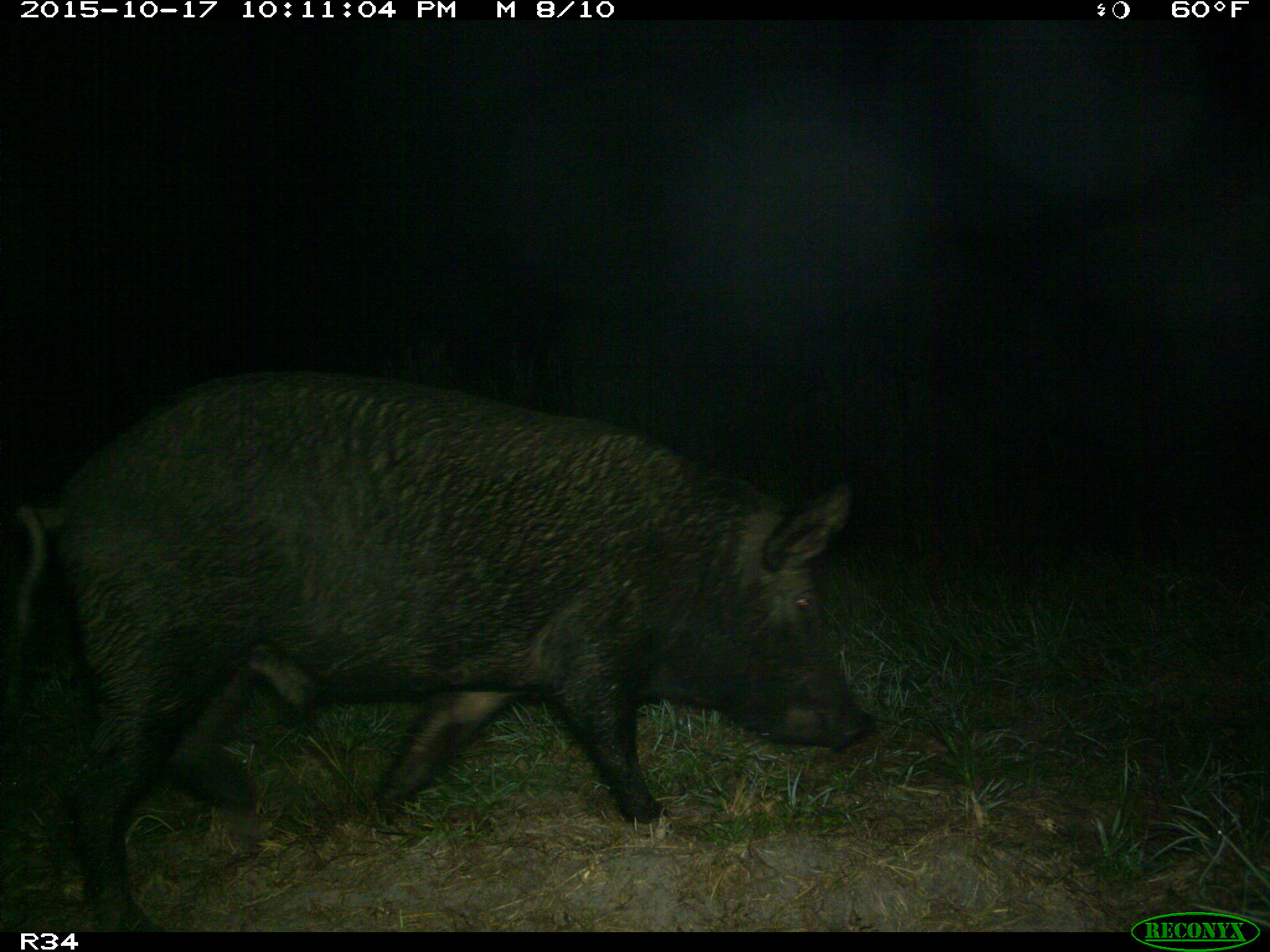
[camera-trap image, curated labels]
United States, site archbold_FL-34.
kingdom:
---
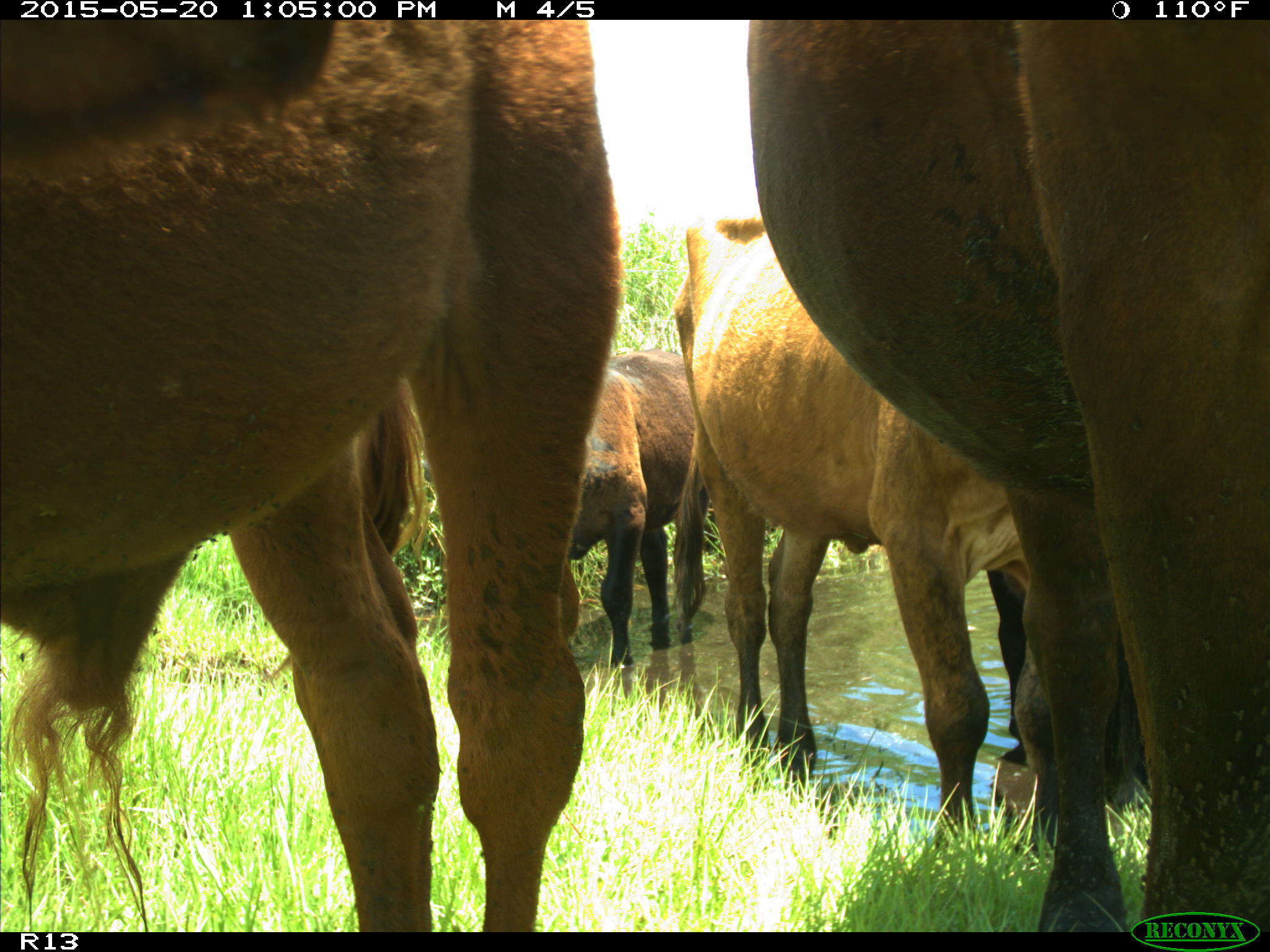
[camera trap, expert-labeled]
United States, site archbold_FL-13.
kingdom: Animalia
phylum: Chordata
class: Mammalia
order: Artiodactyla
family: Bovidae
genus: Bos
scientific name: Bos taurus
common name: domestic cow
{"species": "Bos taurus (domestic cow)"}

# WORK INSTRUCTION
The answer must consist of every line from the data that contains the word "United".

# TASK OUTPUT
United States, site archbold_FL-34.
United States, site archbold_FL-13.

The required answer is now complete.